WORK REQUIRED: Search the entries for the word "site". Copy each line in which it is found.

** RECORD EXCERPTS follows **

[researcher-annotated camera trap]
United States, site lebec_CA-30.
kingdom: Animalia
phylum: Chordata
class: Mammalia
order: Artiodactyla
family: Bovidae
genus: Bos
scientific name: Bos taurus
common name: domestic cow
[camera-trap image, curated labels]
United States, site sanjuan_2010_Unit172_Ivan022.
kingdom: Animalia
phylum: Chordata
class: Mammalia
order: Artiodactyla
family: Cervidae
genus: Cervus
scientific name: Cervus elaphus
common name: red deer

** End of RECORD EXCERPTS **
** RECORD EXCERPTS follows **

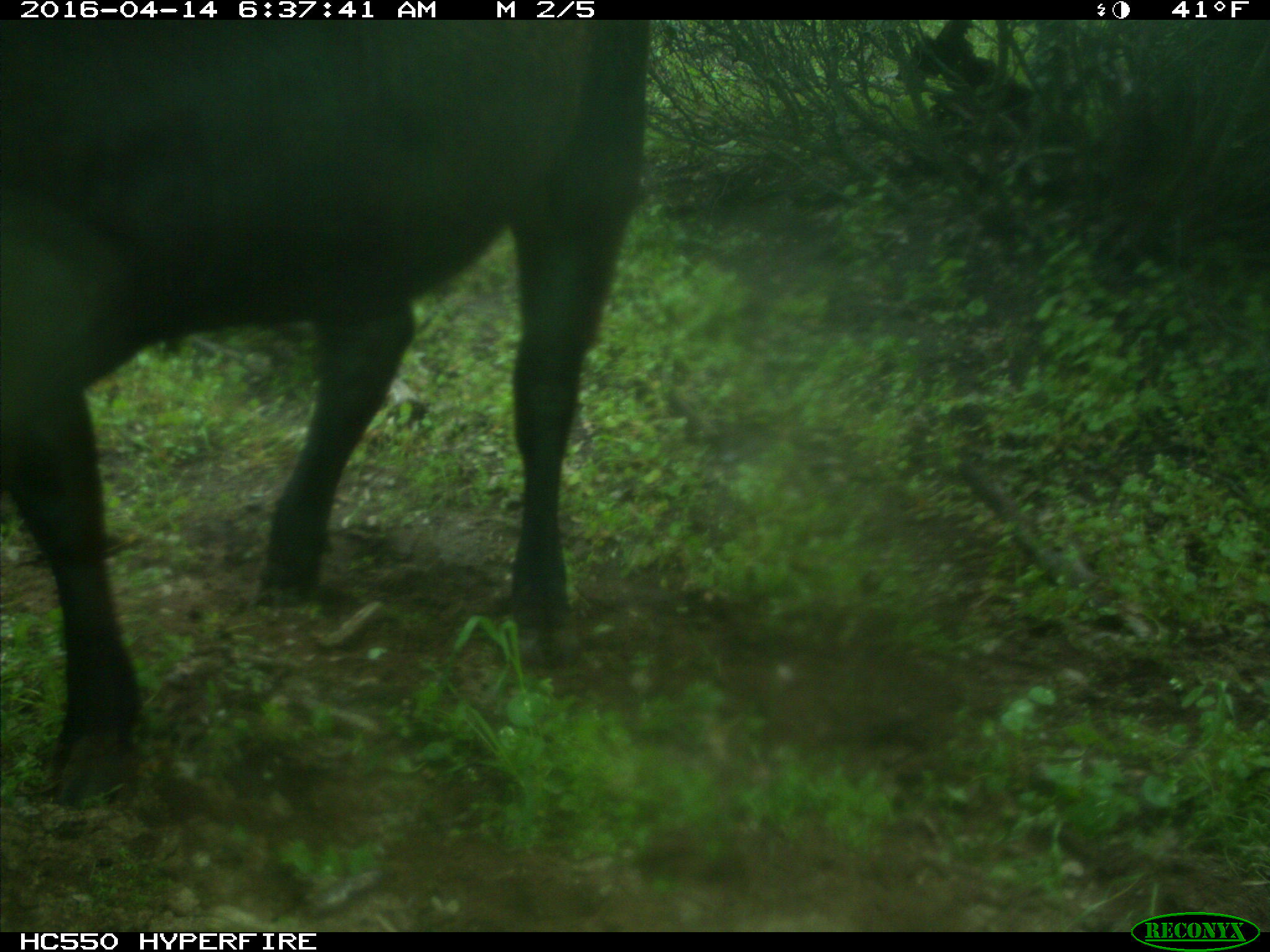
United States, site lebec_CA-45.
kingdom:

** End of RECORD EXCERPTS **

WRITTEN SOLUTION:
United States, site lebec_CA-30.
United States, site sanjuan_2010_Unit172_Ivan022.
United States, site lebec_CA-45.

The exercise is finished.